■ **TASK ITEM**:
Could you please find each line in the records that contains the word "minuuttia" and copy it?

++++ DATA TO EXAMINE ++++

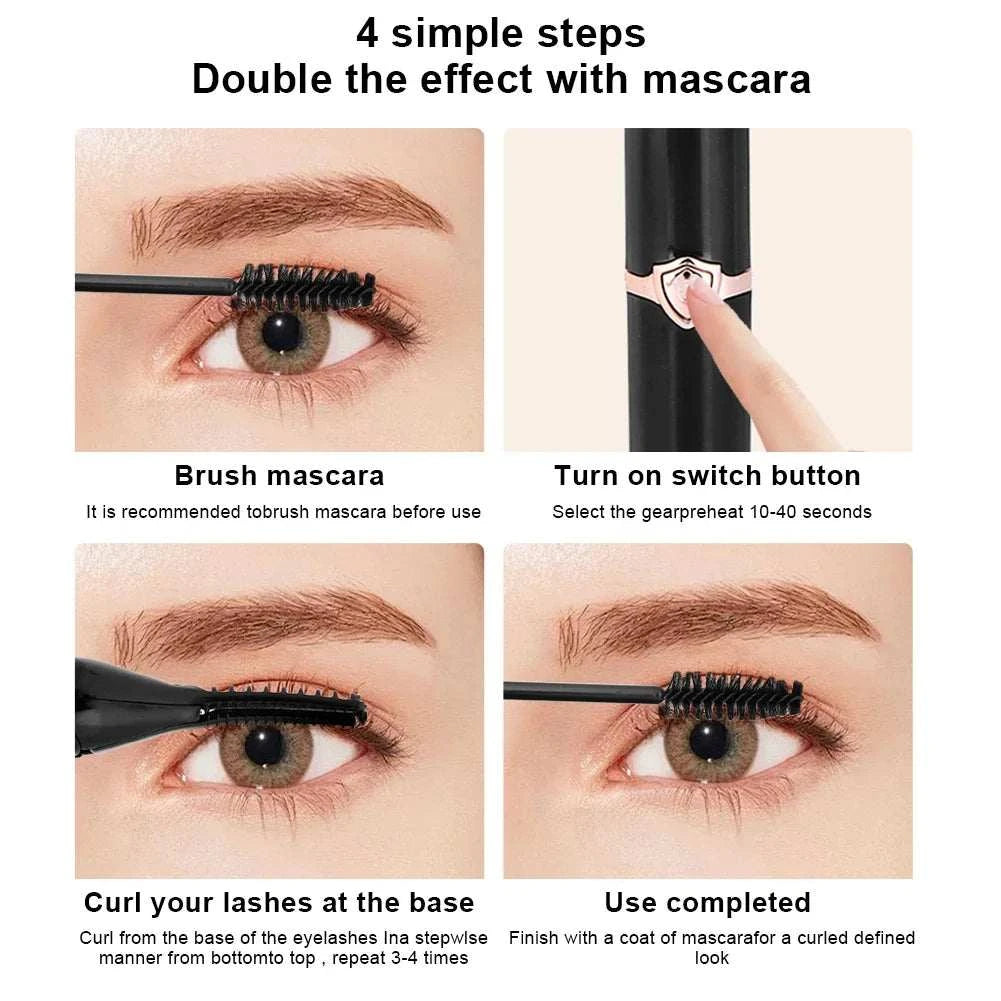 4 simple steps
Double the effect with mascara

Brush mascara
It is recommended tobrush mascara before use

Turn on switch button
Select the gearpreheat 10-40 seconds

Curl your lashes at the base
Curl from the base of the eyelashes Ina stepwlse manner from bottomto top , repeat 3-4 times

Use completed
Finish with a coat of mascarafor a curled defined look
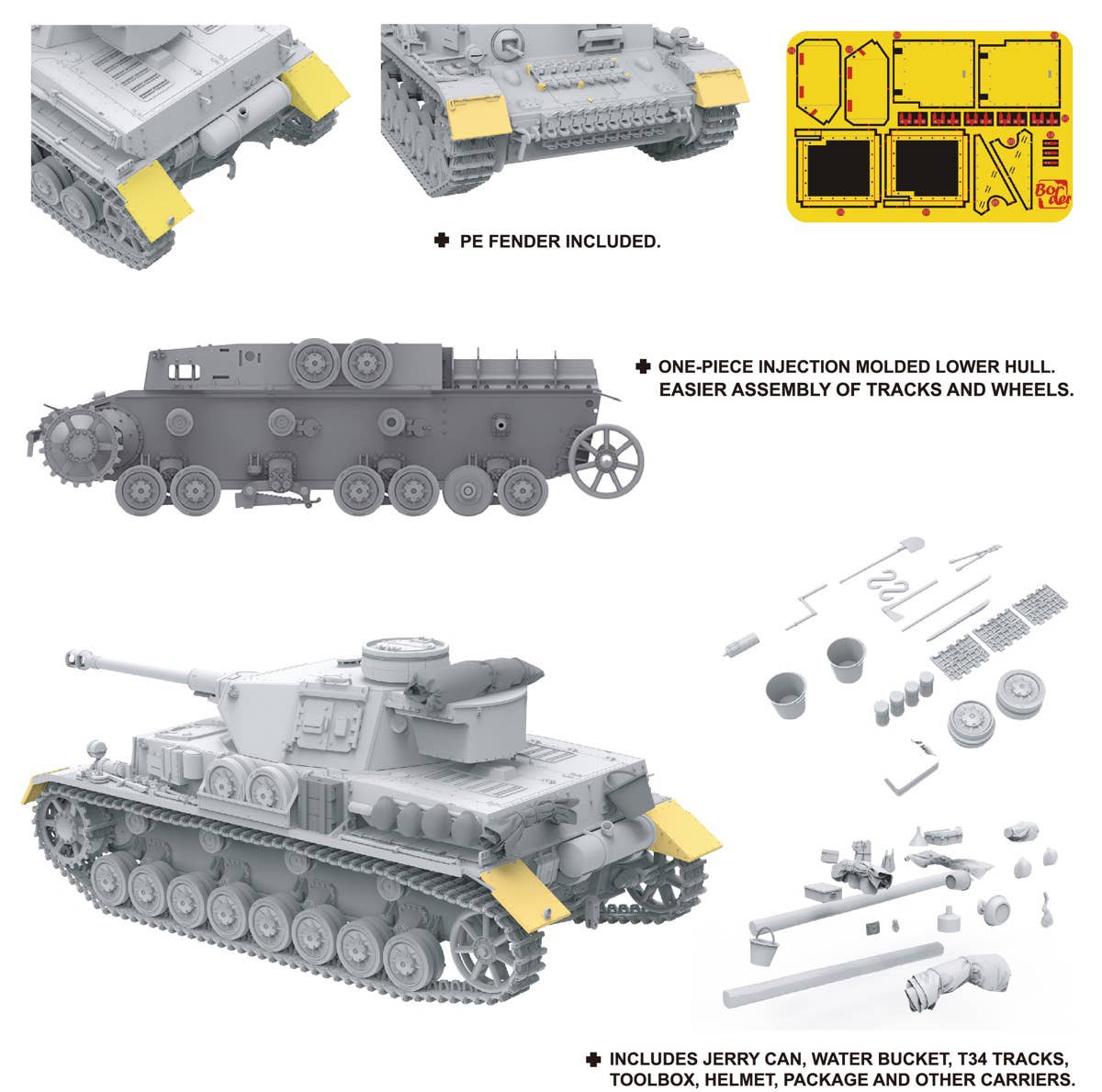 Border

PE FENDER INCLUDED.

ONE-PIECE INJECTION MOLDED LOWER HULL. EASIER ASSEMBLY OF TRACKS AND WHEELS.

INCLUDES JERRY CAN, WATER BUCKET, T34 TRACKS, TOOLBOX, HELMET, PACKAGE AND OTHER CARRIERS.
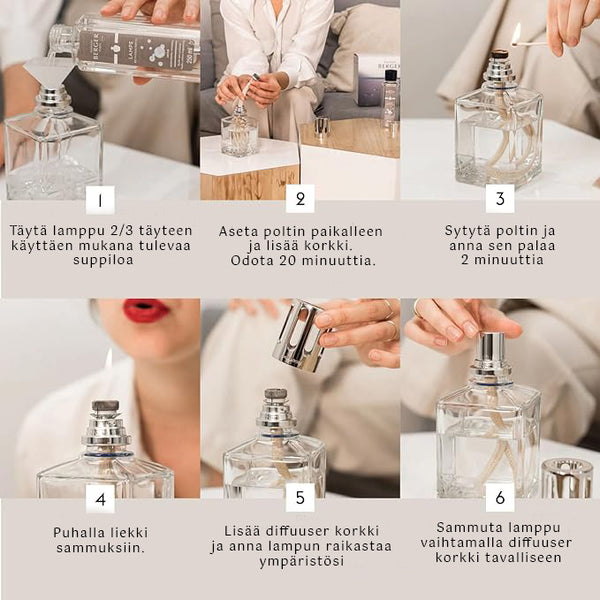 BERGER

LAMPE

250 ml

BERGER

1

Täytä lamppu 2/3 täyteen käyttäen mukana tulevaa suppiloa

2

Aseta poltin paikalleen ja lisää korkki. Odota 20 minuuttia.

3

Sytytä poltin ja anna sen palaa 2 minuuttia

4

Puhalla liekki sammuksiin.

5

Lisää diffuuser korkki ja anna lampun raikastaa ympäristösi

6

Sammuta lamppu vaihtamalla diffuuser korkki tavalliseen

++++

■ **RESULT**:
Aseta poltin paikalleen ja lisää korkki. Odota 20 minuuttia.
Sytytä poltin ja anna sen palaa 2 minuuttia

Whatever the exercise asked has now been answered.